Jonny and the Baptists are Jonny Donahoe and Paddy Gervers, a political comedy-music-theatre duo with very broad smiles and an excellent ability to highlight the injustices of society through song. Their raucous new show includes a tune about swans taking over the earth, several swear words from the future (dick valve, bum puffin) and a pair of slightly baggy Y-fronts with a picture of Margaret Thatcher on the back.
There’s lots more oddball shenanigans in this big-hearted, hilarious piece which was kicked into being after David Cameron said in an interview in 2009 that he didn’t know how many houses he owned. "Please don’t make me sound like a prat because I don’t know how many houses I have," he said.

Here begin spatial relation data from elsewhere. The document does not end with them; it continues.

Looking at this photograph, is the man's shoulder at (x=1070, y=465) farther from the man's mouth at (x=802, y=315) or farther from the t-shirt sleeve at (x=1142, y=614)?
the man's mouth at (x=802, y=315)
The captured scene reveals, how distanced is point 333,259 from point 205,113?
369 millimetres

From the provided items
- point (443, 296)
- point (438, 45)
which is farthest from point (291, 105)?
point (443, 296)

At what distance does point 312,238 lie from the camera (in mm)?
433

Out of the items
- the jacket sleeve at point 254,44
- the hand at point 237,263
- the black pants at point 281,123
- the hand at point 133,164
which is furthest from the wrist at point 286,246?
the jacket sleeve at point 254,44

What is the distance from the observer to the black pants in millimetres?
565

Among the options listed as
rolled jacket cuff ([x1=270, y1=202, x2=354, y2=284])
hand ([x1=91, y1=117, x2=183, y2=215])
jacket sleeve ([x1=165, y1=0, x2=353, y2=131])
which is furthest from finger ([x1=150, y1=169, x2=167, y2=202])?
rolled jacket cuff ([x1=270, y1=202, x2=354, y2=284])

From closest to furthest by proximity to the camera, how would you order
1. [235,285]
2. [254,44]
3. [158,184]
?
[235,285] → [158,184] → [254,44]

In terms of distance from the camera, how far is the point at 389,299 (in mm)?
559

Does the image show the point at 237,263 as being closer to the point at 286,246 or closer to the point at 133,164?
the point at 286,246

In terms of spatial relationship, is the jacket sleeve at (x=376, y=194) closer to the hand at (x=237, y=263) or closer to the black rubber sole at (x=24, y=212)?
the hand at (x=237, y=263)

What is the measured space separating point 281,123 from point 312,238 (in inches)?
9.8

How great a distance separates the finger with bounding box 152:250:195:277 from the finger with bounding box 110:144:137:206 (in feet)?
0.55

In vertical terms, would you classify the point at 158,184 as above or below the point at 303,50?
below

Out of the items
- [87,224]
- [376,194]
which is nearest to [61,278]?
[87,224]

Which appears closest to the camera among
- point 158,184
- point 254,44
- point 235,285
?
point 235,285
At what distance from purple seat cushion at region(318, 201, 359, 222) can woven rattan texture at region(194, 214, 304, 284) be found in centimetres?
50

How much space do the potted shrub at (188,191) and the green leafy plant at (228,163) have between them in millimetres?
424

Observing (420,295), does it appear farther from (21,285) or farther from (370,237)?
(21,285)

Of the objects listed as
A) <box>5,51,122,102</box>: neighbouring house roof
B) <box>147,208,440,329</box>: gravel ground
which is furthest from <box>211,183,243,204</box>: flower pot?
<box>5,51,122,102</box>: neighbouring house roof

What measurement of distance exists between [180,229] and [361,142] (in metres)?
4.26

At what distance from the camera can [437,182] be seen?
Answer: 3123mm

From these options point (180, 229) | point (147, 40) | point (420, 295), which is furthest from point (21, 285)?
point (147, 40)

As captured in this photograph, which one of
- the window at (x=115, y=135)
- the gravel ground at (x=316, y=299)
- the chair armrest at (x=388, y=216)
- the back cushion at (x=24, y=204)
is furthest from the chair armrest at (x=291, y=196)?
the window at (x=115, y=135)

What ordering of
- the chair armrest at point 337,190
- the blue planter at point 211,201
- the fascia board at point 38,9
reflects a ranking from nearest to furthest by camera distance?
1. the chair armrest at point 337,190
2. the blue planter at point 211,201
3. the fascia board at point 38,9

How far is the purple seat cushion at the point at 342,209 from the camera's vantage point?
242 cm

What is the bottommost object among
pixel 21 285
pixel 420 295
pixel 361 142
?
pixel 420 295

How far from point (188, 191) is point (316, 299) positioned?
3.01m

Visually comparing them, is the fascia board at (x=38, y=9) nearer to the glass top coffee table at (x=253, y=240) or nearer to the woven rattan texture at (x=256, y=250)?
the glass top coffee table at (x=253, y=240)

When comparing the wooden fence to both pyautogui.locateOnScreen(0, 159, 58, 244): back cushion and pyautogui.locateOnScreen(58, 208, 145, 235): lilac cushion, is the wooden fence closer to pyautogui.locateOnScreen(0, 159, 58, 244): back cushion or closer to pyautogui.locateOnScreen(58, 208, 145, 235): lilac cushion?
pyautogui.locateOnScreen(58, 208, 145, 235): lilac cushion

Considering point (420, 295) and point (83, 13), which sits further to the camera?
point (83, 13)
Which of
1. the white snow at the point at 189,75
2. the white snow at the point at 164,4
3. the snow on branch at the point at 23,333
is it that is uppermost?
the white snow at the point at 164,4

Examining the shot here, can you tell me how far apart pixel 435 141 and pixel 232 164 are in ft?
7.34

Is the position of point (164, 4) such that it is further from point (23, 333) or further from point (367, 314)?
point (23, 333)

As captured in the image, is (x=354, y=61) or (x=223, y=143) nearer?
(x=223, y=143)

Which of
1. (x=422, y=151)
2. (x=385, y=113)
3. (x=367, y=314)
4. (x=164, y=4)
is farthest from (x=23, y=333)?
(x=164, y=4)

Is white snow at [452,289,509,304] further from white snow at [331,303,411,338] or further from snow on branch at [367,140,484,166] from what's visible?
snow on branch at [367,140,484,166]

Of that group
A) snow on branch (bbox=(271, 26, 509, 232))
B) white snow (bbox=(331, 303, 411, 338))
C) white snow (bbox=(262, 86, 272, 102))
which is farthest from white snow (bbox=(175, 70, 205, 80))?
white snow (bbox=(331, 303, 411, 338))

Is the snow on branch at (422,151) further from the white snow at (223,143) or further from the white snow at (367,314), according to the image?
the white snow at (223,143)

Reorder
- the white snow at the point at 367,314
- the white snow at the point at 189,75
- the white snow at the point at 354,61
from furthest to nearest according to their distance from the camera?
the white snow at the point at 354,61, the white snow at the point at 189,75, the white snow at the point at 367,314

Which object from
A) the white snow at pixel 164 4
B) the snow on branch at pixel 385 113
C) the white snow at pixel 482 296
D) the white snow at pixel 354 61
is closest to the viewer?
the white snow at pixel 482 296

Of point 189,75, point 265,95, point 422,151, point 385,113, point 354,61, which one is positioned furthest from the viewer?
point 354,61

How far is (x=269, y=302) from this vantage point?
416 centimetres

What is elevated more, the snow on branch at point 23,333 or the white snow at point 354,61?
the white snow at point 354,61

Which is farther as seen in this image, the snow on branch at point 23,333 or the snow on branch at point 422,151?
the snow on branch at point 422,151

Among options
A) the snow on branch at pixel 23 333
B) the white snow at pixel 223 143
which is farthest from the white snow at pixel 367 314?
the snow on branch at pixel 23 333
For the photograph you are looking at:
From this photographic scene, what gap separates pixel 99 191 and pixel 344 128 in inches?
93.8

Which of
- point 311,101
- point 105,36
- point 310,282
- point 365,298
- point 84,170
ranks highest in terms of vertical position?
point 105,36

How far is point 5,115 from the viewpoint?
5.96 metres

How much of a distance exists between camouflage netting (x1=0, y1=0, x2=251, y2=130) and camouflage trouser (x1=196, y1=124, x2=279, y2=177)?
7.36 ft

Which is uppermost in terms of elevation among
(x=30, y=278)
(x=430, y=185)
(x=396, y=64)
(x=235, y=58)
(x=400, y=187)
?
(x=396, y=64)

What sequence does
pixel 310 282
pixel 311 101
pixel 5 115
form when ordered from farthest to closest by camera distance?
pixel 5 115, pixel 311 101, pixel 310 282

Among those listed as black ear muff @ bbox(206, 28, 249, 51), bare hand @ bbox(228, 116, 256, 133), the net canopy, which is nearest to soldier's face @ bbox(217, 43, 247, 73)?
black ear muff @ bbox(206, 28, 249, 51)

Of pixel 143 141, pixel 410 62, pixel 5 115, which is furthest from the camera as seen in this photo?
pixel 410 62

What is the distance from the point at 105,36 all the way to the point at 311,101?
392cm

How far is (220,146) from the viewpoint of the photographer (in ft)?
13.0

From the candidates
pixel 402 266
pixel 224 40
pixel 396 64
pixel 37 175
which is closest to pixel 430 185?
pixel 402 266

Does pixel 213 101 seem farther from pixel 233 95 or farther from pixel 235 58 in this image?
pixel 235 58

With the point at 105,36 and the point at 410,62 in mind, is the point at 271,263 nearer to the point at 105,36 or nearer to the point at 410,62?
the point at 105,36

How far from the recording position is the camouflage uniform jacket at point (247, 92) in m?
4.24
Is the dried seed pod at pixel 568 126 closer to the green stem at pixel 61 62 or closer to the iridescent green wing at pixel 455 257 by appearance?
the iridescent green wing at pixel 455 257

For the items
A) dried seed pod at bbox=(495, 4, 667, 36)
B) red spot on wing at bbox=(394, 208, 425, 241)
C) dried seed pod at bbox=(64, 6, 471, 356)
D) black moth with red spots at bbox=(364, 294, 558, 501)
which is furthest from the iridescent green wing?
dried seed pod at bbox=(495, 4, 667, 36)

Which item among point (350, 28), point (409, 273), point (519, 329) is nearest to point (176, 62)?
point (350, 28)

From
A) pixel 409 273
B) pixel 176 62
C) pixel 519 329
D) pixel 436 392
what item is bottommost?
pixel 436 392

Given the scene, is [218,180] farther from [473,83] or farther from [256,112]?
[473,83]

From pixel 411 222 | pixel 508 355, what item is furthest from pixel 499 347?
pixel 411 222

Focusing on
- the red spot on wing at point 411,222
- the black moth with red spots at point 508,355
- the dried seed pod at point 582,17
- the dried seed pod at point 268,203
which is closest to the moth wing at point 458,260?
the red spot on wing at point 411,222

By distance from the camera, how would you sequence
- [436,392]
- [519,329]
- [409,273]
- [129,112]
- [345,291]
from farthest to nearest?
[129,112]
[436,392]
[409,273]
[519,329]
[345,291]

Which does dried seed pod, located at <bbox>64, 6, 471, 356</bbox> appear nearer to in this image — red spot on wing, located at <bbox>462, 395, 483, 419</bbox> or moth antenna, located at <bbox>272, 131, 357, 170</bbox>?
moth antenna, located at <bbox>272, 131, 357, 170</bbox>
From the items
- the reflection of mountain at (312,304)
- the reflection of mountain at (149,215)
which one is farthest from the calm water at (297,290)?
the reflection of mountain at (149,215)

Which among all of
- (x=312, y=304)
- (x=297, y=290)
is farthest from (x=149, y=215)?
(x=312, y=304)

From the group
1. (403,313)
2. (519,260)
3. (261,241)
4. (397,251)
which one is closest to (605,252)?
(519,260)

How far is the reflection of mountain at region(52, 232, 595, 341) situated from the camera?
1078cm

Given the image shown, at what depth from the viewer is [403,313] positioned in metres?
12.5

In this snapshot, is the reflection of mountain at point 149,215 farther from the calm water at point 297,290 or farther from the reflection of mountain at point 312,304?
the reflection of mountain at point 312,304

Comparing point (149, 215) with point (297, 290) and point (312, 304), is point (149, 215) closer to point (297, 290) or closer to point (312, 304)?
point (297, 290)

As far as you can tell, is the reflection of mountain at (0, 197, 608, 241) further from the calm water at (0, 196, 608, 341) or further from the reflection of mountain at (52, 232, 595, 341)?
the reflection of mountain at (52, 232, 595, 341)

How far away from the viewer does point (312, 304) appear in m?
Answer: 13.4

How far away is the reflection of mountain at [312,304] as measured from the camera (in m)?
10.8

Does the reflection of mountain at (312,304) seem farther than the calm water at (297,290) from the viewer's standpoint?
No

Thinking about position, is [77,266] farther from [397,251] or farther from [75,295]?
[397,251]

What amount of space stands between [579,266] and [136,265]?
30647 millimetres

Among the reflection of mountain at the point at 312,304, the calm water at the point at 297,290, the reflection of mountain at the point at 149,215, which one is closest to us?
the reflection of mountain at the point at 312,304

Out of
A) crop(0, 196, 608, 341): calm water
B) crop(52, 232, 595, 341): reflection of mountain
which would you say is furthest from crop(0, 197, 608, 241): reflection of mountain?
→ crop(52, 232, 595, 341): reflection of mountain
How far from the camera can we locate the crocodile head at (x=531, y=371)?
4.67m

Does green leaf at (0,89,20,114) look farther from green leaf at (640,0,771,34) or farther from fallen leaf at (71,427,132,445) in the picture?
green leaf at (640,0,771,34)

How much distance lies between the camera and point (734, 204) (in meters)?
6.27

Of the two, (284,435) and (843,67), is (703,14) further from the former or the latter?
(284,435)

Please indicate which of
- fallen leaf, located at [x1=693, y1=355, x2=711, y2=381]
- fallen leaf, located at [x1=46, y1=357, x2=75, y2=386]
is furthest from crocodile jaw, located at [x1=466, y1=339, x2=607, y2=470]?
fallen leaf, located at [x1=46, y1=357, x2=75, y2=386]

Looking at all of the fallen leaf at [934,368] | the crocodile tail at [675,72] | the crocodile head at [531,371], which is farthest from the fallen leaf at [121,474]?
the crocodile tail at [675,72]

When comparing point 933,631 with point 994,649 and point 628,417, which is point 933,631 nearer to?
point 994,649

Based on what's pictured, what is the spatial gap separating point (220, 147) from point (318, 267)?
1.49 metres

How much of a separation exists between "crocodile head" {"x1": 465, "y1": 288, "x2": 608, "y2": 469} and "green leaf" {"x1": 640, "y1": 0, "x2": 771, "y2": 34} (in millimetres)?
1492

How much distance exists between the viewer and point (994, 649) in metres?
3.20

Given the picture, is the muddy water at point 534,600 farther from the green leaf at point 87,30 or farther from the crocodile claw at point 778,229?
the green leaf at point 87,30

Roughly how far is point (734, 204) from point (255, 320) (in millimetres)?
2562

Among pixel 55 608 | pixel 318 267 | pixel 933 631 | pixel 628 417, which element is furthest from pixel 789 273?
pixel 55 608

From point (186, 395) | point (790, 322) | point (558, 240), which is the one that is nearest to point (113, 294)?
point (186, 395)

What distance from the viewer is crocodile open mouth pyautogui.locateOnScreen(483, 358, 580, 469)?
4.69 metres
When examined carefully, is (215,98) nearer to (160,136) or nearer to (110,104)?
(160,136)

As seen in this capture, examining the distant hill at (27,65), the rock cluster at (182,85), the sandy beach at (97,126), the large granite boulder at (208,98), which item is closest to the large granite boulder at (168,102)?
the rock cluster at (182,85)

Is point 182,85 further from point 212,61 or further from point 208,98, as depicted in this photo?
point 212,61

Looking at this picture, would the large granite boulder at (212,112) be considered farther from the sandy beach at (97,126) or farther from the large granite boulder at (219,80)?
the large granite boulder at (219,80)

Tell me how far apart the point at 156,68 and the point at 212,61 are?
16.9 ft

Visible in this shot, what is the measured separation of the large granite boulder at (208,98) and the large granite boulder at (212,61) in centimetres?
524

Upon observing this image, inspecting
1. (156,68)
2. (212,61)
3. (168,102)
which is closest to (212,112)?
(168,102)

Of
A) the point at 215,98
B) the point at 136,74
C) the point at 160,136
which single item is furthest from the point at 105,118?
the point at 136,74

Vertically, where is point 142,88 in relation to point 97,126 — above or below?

Well, Jonny and the Baptists have listened to Dave’s plea and made it their business to ignore it. And it’s not just him; they ridicule a lot of other people, from the Daily Mail to every single peer who voted to cut tax credits. Andrew Lloyd Webber is one who – rather surprisingly – features quite a lot in Eat the Poor. The story they tell dives into the future, where Donahoe is a successful maker of musicals with Webber – Grand Designs the Musical, to be exact – while his friend falls on hard times.
It’s just the two of them, wearing shirts and jeans and jumping about onstage, guitars in hand. They are like a slightly less rude and much more political version of Tenacious D, bouncing off each other as they paint a vision of the UK that is wildly unequal. In the process they point out some gob-smacking facts about homeless people – 42 years is the average life expectancy of someone living on the streets today.
Ultimately Donahoe and Gervers say that we desperately need to change the way we think about wealth. Otherwise, as they predict, bees may end up taking over Scotland and Mika might get popular again. Yes, their version of the future is terrifying in more ways than one.
Jonny and the Baptists: Eat the Poor is on at Summerhall at 7.35pm until 28 August (not Tues).